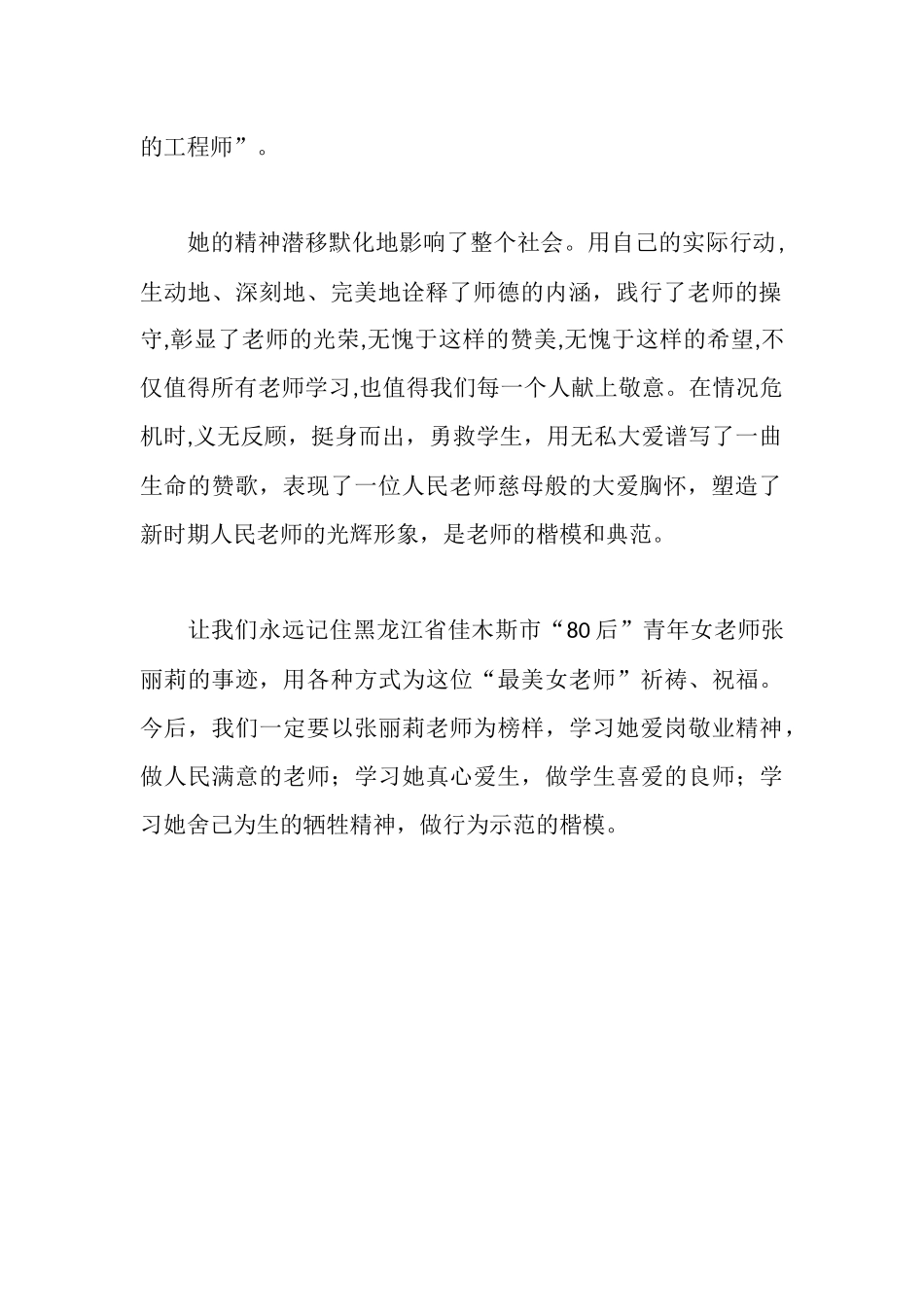 学习“最美女教师”张丽莉事迹_第2页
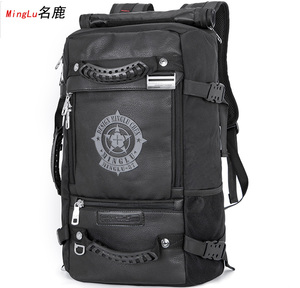 男士旅行包登山包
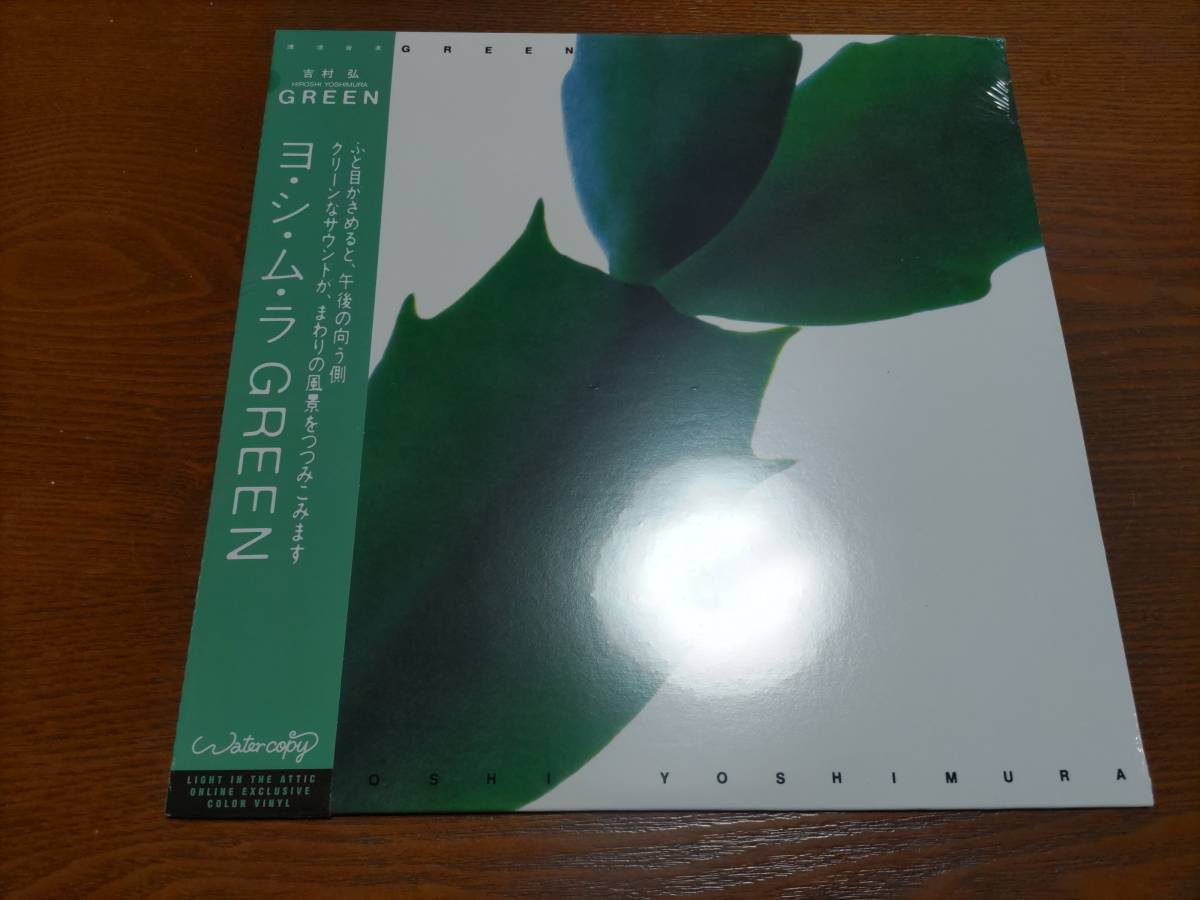 LP 吉村弘 Hiroshi Yoshimura / Green 環境音楽 アンビエント　Light In The Attic LITA192　_画像1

■ **Work to complete**:
In the copy, include no pictures; everything else in the material should be written out exactly.

■ **Answer to this problem**:
 学习“最美女教师”张丽莉事迹_第2页
 男士旅行包登山包
 LP 吉村弘 Hiroshi Yoshimura / Green 環境音楽 アンビエント　Light In The Attic LITA192　_画像1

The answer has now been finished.